Since December, Niles Township's District 219 school board has been talking about its plans to redirect resources into the core areas of math and English as well as to save money.
Each time, board members have noted that the district’s operating expense per pupil--$21,990 in 2009--is the second highest in the state.
According to the Illinois State Board of Education, it is the second-highest for high school districts, coming in behind Lake Forest Community High School District 115, whose operating expense per pupil that year was $23,789.
So what makes it so high, and what are District 219 taxpayers getting for their money?
That question doesn’t have any easy answers, said Jim Szczepaniak, District 219’s community relations director.
Under state reporting rules, here is how the operating expense per pupil is defined: “The gross operating cost of a school district (excepting summer school, adult education, bond principal retired, and capital expenditures) divided by the nine-month average daily attendance for the regular school term.”
But in reality, about 88 percent of the per pupil operating expense for District 219 is the education fund, and the bulk of the expenses in that fund are salaries and benefits, said Paul O’Malley, the district’s assistant superintendent for business services.
“The good part is that we have a highly educated and high quality faculty,” Szczepaniak said.
Nearly 87 percent hold at least master’s degrees, compared with under 60 percent statewide.
While the average Illinois operating expense per pupil in high schools is about half of what District 219 spends--$11,197--neighboring high school districts spend nearly as much as District 219. Evanston Township High School District 202, for example, spent $20,203 in the 2009 school year, coming at No. 5 among high school districts in Illinois.
District 219 teachers are highly paid, with an average salary of almost $97,000, as are its administrators, with an average salary of $143,720. Both numbers are in excess of state averages, but some neighboring districts, including Maine Township High School District 207 and New Trier Township High School District 213, pay their teachers better and have lower operating expenses per pupil.
Class sizes among District 219 and neighboring districts are also similar, varying from 17 students in District 202 to 21 in New Trier Township High School District 203. District 219’s average class size was about 19 students.
“In reality, we are comparable to our neighbors,” O’Malley said.
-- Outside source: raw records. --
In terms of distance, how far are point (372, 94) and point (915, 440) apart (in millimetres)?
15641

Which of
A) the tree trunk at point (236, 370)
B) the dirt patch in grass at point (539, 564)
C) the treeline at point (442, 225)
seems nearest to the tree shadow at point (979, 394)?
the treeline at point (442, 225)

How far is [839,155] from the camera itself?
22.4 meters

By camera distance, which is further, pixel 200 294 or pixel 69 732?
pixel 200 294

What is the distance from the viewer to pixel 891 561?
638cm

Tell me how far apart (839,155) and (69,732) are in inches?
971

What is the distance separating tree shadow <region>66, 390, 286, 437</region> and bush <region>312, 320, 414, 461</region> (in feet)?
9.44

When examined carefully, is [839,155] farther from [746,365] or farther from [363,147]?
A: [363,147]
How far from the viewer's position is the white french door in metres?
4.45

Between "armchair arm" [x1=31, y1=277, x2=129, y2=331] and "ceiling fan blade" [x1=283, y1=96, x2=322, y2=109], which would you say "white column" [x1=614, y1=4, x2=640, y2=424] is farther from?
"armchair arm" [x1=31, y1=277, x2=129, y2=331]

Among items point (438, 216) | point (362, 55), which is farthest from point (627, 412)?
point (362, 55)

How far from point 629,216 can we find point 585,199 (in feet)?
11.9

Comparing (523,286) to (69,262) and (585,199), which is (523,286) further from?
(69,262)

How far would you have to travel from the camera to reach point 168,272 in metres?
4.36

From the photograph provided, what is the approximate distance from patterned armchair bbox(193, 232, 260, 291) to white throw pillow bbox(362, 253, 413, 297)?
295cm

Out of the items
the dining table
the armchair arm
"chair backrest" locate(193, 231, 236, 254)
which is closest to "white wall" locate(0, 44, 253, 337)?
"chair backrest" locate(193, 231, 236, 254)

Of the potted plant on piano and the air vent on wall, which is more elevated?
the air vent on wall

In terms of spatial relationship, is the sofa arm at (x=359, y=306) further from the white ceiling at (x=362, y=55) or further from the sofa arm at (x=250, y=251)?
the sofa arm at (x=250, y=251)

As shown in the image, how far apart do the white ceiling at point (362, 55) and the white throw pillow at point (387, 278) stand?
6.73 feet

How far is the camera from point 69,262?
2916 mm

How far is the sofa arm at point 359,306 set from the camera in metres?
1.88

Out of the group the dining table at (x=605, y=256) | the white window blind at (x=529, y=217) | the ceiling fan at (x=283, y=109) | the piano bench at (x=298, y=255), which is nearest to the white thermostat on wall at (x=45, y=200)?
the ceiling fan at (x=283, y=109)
Steve Grossman, a union representative, questioned whether the district was pursuing a strategy of hiring administrators while cutting teachers. But O’Malley said only one administrator was added to the roster last year: a second athletic director, so there would be one each at Niles West and Niles North.
Board president Robert Silverman has said that he doesn’t want the operating expense per pupil in District 219 to be second highest in the state. As part of a restructuring that moves more resources into the core areas of math, science and English, the district gave official notice that it would lay off 10 tenured teachers from the physical wellness and applied science and technology when the school year ends. The layoff is expected to saving the district about $1 million.
However, with increasing salaries and benefits for the remaining teachers, the district would have to cut more than $5 million from its budget to actually reduce the operating expense per pupil, O’Malley said. Cutting $1 million will only slow the growth of per-pupil spending, he said.
Last year’s restructuring involved tenured teachers receiving layoff notices but ending up being retained, while nontenured teachers were let go. It resulted in dropping the growth rate in per-pupil spending from 7.86 percent in the 2008-2009 academic year to 3.18 in the 2009-2010 period.
At the Feb. 7 meeting where the school board approved the layoff notices, Pankaj Sharma, the president of the Niles Township Federation of Teachers, suggested that the district look at reducing the operating expense per pupil by increasing student attendance.
Because the operating expense per pupil is based on the average daily attendance, not on the number of registered students, cutting down on the number of absences would actually decrease the per-pupil cost reported by the state, Sharma said.
On the 2009 state school report card, Niles District 219 had an attendance rate of 93.6 percent, slightly lower than the state average of 93.9 percent.